Il grande perno: più che semplici chiacchiere
Immergendoci nel labirinto strategico della Fed, èdent che la banca centrale ha preparato il terreno per una politica monetaria più morbida, seppur con un talento da mago per i depistaggi. Il recente raffreddamento delle pressioni sui prezzi, con l'amato indicatore dell'inflazione della Fed – l'indice dei prezzi alla spesa per consumi personali – che ha registrato un modesto rialzo del 2,6% a dicembre su base annua, è stato un faro di speranza. Questo rallentamento della corsa inflazionistica, ora in ritardo rispetto all'obiettivo del 2% della Fed, ha scatenato speculazioni tra gli operatori sulla tempistica dei previsti tagli dei tassi, con scommesse sulle riunioni di primavera della Fed come punti di partenza.
Ma è qui che entra in gioco l'inganno della Fed. Nonostante l'allentamento dell'inflazione, i funzionari della Fed si stanno facendo desiderare, insistendo sul fatto che i progressi non sono ancora sufficienti a giustificare un giro di vittoria. Sono irremovibili nel non lasciare che i tagli dei tassi colgano il mercato di sorpresa, paragonando il processo alla manovra di una corazzata: lento, deliberato e strategico.
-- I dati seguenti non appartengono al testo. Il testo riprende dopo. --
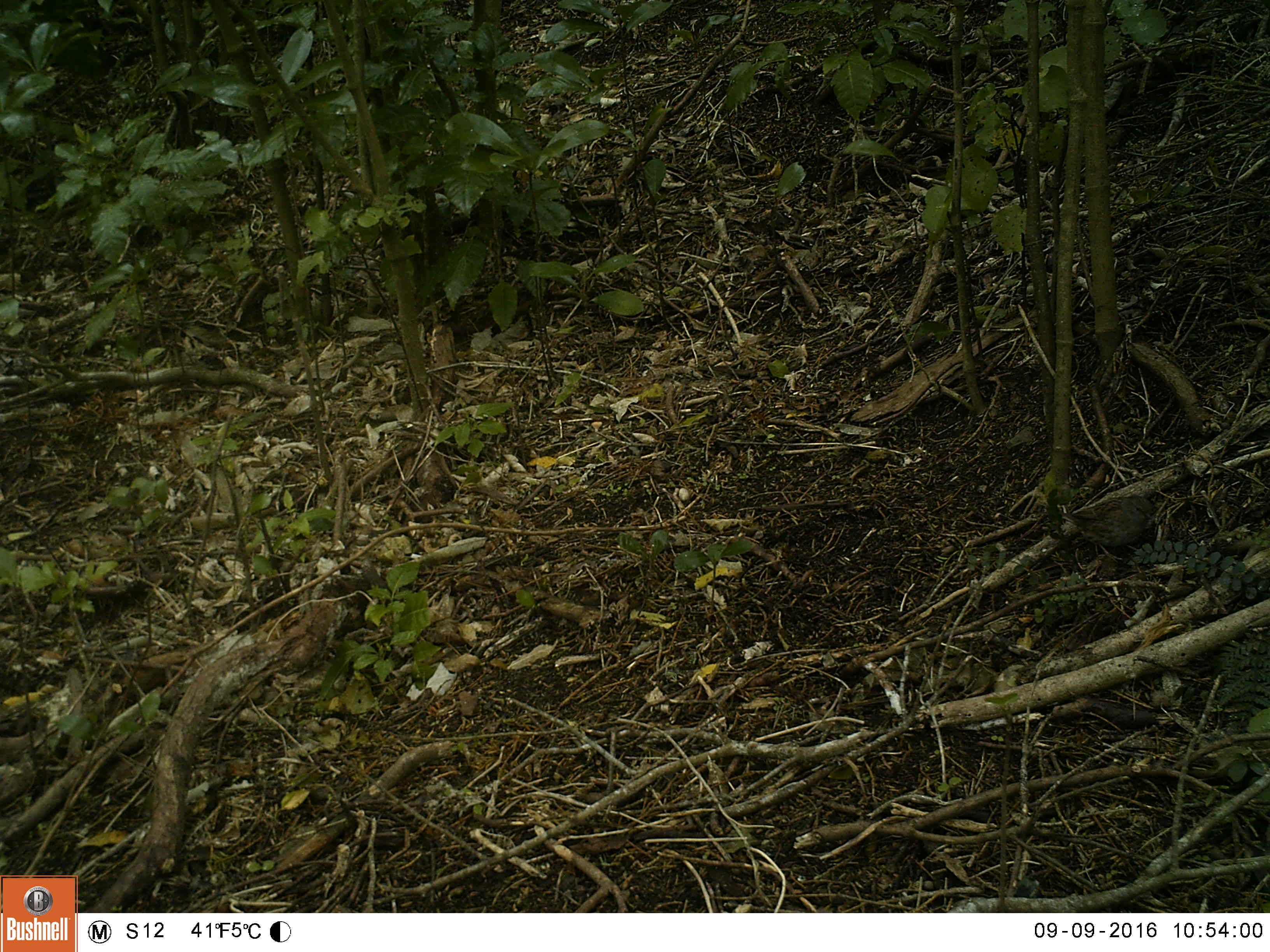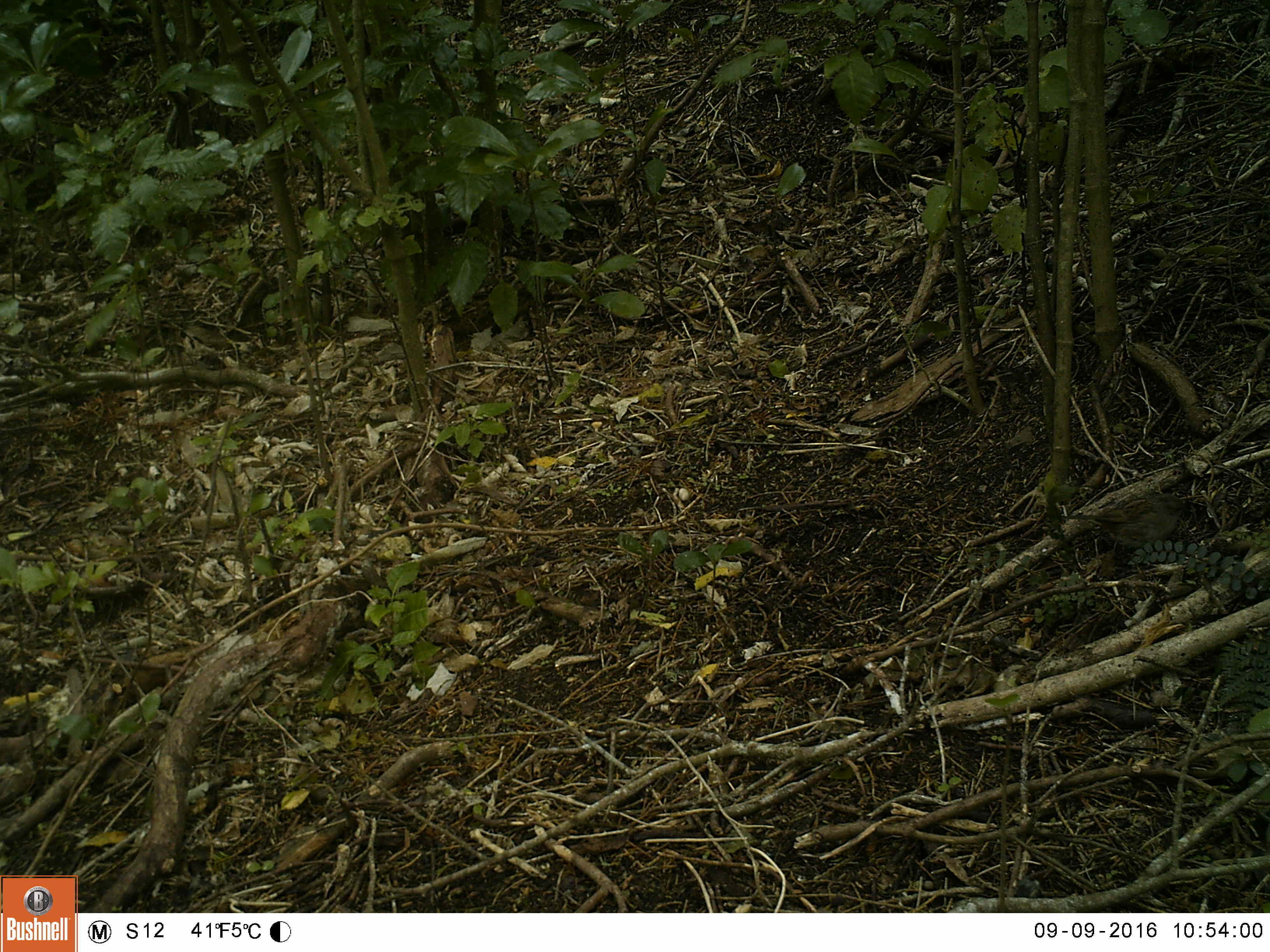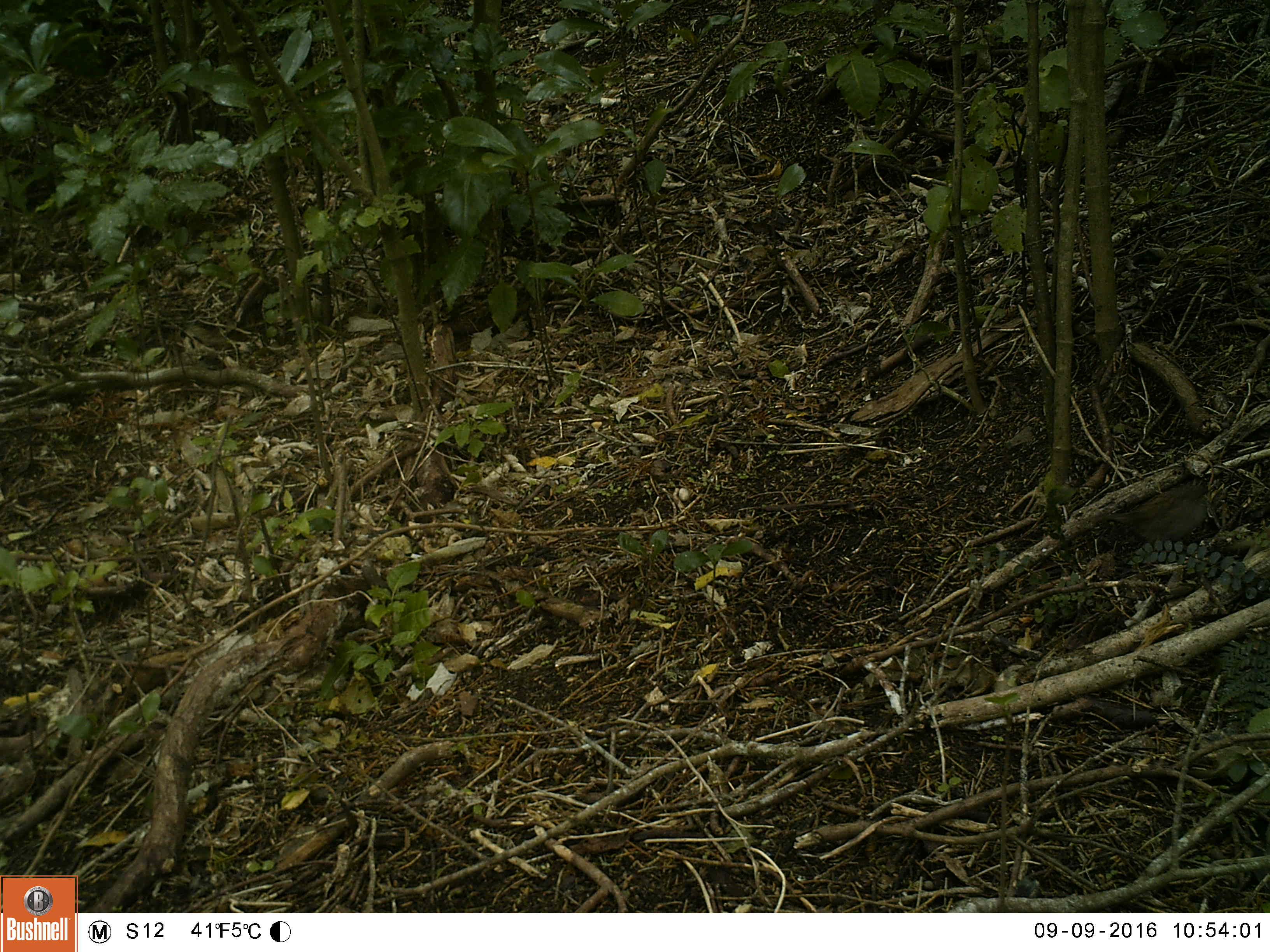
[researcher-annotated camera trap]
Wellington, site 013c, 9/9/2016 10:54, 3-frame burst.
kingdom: Animalia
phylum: Chordata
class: Aves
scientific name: Aves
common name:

La Federal Reserve guida la nave economica
Mentre scrutiamo nella sfera di cristallo della Fed in vista della riunione inaugurale dell'anno del Federal Open Market Committee (FOMC), le previsioni suggeriscono un cambiamento più marcato nella sua dichiarazione di politica monetaria. L'attesa è palpabile, con gli analisti di mercato che prevedono un cenno più esplicito a un allentamento della politica monetaria nel prossimo futuro.
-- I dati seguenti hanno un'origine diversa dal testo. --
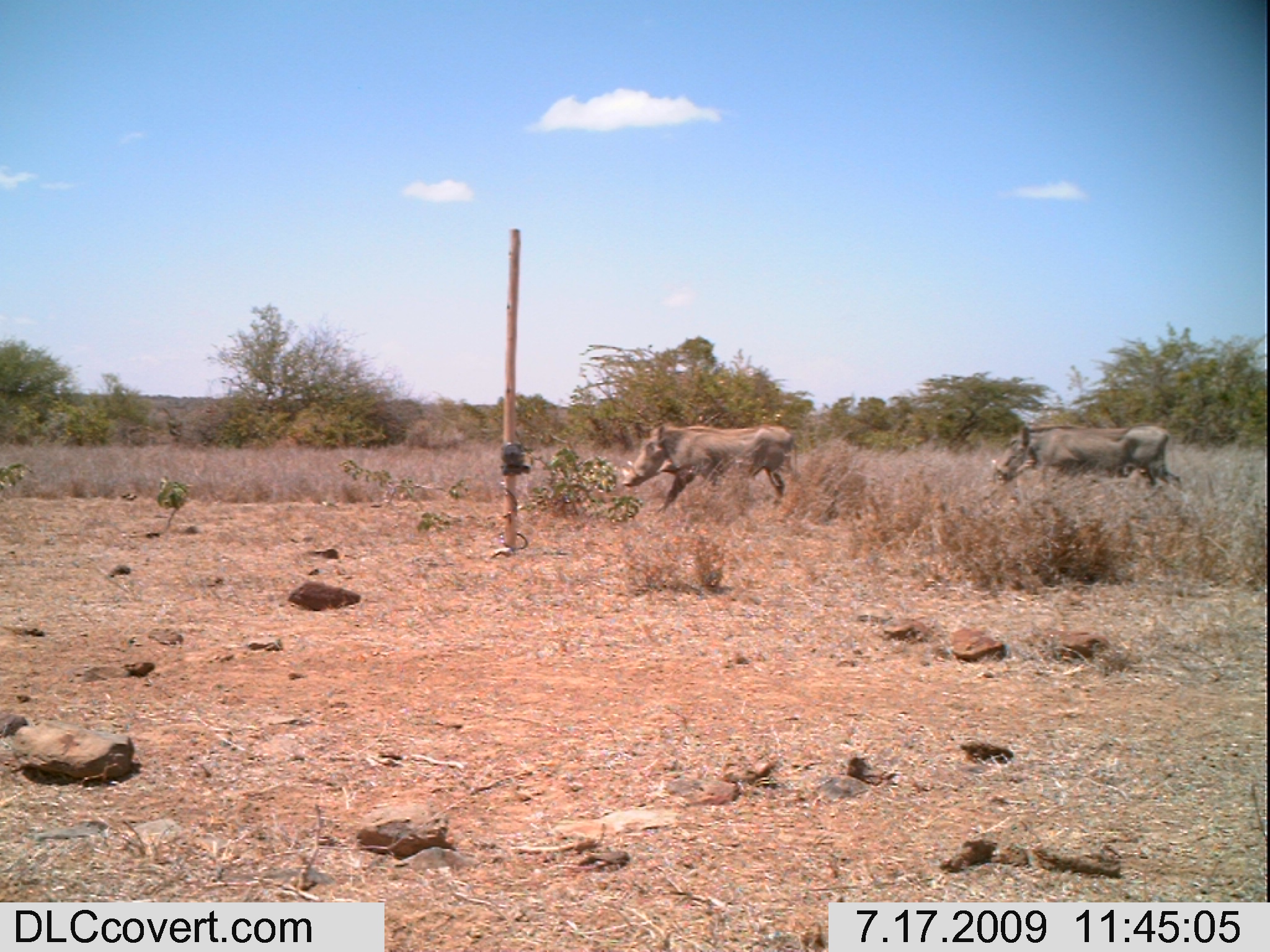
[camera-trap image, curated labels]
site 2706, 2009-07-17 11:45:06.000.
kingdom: Animalia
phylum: Chordata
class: Mammalia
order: Artiodactyla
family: Suidae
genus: Phacochoerus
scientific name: Phacochoerus africanus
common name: common warthog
Phacochoerus africanus (common warthog), count 2.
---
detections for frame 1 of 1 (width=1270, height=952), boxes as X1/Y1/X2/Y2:
phacochoerus africanus: 621/422/796/514; 990/424/1184/490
La narrativa all'interno della Fed si è evoluta, passando dalla preparazione alla "sofferenza" economica alla navigazione verso una "via d'oro" che aggira le gravi recessioni. Questo cambio di tono, dalla cupezza di potenziali perdite di posti di lavoro all'ottimismo di un atterraggio morbido – in cui l'inflazione si raffredda senza far deragliare il mercato del lavoro – segna una svolta significativa nella retorica della Fed.
Persino le voci tradizionalmente aggressive all'interno della Fed stanno iniziando a cambiare tono, riconoscendo che il panorama economico potrebbe non richiedere ulteriori inasprimenti. Questo coro di cauto ottimismo è in netto contrasto con gli aggressivi rialzi dei tassi che hanno caratterizzato la posizione della Fed durante l'anno precedente.
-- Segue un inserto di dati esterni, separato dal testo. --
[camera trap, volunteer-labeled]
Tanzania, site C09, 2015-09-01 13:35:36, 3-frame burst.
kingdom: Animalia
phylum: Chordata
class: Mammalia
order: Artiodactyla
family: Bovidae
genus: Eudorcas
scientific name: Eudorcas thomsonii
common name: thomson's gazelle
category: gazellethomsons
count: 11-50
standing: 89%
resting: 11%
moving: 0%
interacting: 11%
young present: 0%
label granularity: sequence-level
L'atto di equilibrio ora consiste nel soppesare i rischi di "esagerare" con quelli di "non farlo abbastanza", con il presidente della Fed Jerome Powell e soci pienamente consapevoli del filo teso su cui si trovano a camminare. L'obiettivo è raggiungere un equilibrio armonioso tra stabilità dei prezzi e massima occupazione, senza far pendere troppo la bilancia in una direzione o nell'altra.
Nel grande schema delle cose, l'attuale posizione della Fed è simile a una danza attentamente coreografata, in cui ogni passo è calcolato per mantenere l'equilibrio economico. Con l'avvicinarsi della prossima riunione del FOMC, l'attenzione è rivolta a come la Fed gestirà la complessa interazione tra tendenze inflazionistiche, vigore della spesa dei consumatori e l'obiettivo generale di una crescita sostenibile.